Fragmento proporcionado:
·····

De libros, lectores y libreros

De libros, lectores y libreros

 

No se equivocaba el historiador alemán Félix Dahn cuando afirmaba que la tarea más ardua que puede emprenderse es la de vender un libro. En todo caso, vale la pena insistir en esto que, aunque sabido, no siempre se pondera lo suficiente: «Las librerías suelen ser un negocio de baja rentabilidad y de muy altas exigencias, tanto culturales como financieras», tal como lo afirman Giorgio Brunetti, Umberto Collesei, Tiziano Vescovi y Ugo Sòstero en el excelente volumen La librería como negocio (México, Fondo de Cultura Económica, 2004).

En efecto, la librería como negocio exige ciertas condiciones y formalidades que no deben soslayarse, como tampoco debe olvidarse que, además de negocio, la librería es un centro irradiador de cultura que, no por ello, queda libre de la exigencia de ser, en mayor o menor medida, redituable.

Los autores del libro citado son enfáticos al insistir en que la rentabilidad de una librería no es asunto de menor importancia, pues sin ella es imposible que se alcancen los objetivos de estabilidad y autonomía. Dicho de otro modo, en palabras de Brunetti, Collesei, Vescovi y Sòstero: «Como todas las empresas, la librería no puede ser un hecho esporádico, temporal. Abrir o adquirir una librería en una ciudad es muy distinto de poner, ocasionalmente, un puesto de venta de libros en una feria. En el primer caso se constituye una organización destinada a durar en el tiempo; en el segundo, por el contrario, se trata de una actividad ocasional, a menos que constituya una actividad de comercio ambulante con características de continuidad.»

·····

Datos para analizar:
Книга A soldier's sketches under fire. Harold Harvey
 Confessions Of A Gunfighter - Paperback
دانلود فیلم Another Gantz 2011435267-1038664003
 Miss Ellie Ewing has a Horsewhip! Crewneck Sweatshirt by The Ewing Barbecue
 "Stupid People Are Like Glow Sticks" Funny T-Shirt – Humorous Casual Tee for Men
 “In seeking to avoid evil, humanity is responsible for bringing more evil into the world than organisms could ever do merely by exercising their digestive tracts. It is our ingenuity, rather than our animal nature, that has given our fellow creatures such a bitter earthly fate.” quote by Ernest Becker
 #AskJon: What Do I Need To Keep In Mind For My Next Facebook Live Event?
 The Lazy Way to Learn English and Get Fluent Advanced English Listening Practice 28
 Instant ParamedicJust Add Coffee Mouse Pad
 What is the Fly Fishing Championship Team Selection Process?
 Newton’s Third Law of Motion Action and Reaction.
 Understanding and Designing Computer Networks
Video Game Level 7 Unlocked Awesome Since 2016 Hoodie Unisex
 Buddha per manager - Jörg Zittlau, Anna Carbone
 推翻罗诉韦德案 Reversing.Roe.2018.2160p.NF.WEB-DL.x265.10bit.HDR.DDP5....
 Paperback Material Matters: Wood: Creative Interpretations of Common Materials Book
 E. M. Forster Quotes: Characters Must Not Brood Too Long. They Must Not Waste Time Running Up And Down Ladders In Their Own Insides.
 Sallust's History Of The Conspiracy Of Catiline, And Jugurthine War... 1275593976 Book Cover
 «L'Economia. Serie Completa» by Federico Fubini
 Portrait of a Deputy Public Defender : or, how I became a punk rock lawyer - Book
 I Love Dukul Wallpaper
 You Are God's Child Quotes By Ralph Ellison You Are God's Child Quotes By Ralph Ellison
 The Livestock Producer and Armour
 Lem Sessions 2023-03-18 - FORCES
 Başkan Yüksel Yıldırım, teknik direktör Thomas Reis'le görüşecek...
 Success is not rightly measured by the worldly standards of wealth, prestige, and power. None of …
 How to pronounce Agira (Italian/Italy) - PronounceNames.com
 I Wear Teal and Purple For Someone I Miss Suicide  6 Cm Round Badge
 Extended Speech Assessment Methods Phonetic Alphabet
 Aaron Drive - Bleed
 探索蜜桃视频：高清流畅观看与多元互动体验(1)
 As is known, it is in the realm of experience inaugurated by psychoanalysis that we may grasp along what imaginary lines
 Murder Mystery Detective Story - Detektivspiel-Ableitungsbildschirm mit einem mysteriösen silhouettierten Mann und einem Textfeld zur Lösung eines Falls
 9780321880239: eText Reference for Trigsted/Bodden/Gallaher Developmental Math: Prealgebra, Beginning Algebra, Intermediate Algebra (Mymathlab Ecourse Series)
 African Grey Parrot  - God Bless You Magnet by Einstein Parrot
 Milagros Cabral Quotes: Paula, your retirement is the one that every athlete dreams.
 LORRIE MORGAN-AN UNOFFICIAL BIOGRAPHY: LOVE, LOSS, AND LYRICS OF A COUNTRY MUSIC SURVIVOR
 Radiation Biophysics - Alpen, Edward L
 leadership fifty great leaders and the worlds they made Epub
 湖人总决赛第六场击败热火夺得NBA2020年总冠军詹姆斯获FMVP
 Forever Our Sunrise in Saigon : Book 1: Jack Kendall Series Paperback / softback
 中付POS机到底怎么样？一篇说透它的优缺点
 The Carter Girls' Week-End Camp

·····

Ejercicios:
• a. Según el texto sobre las librerías, ¿qué editorial publicó el volumen La librería como negocio, y en qué ciudad y año?
• b. Escribe la continuación del texto sobre las librerías a partir de su última oración.
Los datos provienen de una fuente distinta a la del texto.

Respuestas:
• a. Lo publicó el Fondo de Cultura Económica en México, en 2004.

• b.
Tampoco debe soslayarse que los libros están entre las mercancías menos mercantiles, si esto es posible decirlo así, y que quienes los venden están entre los comerciantes más excepcionales. Todo ello por el escaso aprecio social e individual que se concede al libro en comparación con otros bienes de consumo.

El oficio de librero no sólo es un oficio especializado, sino sobre todo especializado en minorías más o menos ilustradas. En países donde, por ejemplo, el analfabetismo funcional es grande, abrir una librería es un negocio de alto riesgo para cualquiera que emprenda tal aventura. En estas circunstancias, el libro no posee un valor significativo más que para un muy reducido número de personas; tal es la clientela real y potencial de una librería en medios analfabetos.

Si un comerciante tiene como principal propósito el de hacerse rico de la manera más fácil y rápida, es seguro que no pensará dedicarse a vender libros. Quienes piensan decididamente en ocuparse de la venta de esta mercancía, también excepcional, es porque encuentran en el libro todos los atributos intelectuales y espirituales que a los demás comerciantes, probablemente, les tienen sin cuidado. En el alma de todo buen librero habita, casi con seguridad, el espíritu de un lector.

¿Pero cómo y dónde inició esta aventura de vender libros en vez de dedicar el tiempo a hacer dinero de una manera más segura, menos azarosa? Inició en el mismo ámbito de los que gustaban de los libros y que deseaban compartir con otros los objetos de su deseo: entre autores, encuadernadores, copistas y amanuenses que se hicieron, también, vendedores. Es así, en realidad, como nació el oficio, la profesión de librero.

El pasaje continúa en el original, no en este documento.